• DATA BLOCK:
+ + + +

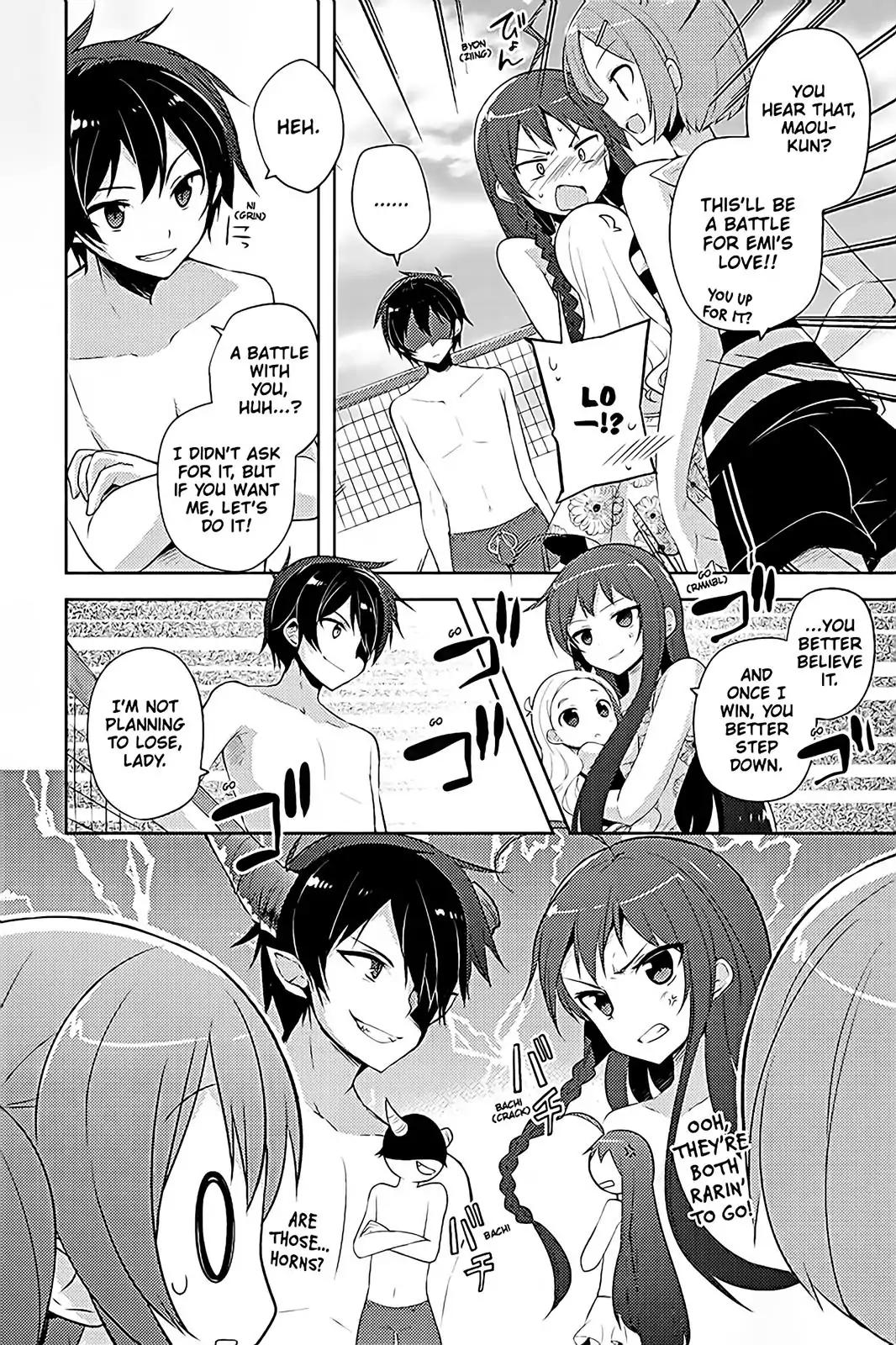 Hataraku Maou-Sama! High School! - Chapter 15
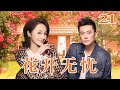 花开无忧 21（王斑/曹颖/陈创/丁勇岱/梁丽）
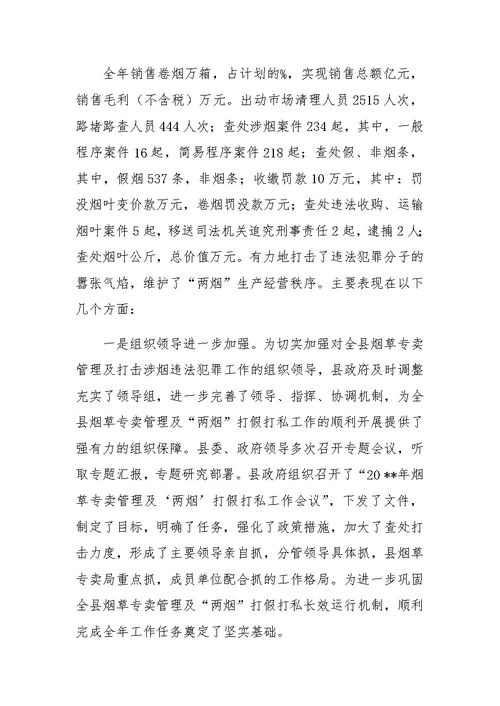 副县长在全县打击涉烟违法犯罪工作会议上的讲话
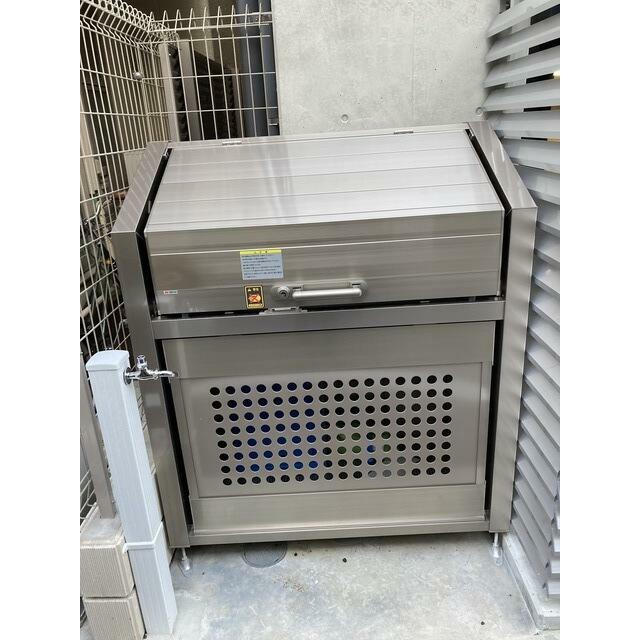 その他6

+ + + +

• THE TASK:
When you retype the listing, keep every line exactly as it is and drop the pictures.

• RESPONSE:
 Hataraku Maou-Sama! High School! - Chapter 15
 花开无忧 21（王斑/曹颖/陈创/丁勇岱/梁丽）
 副县长在全县打击涉烟违法犯罪工作会议上的讲话
 その他6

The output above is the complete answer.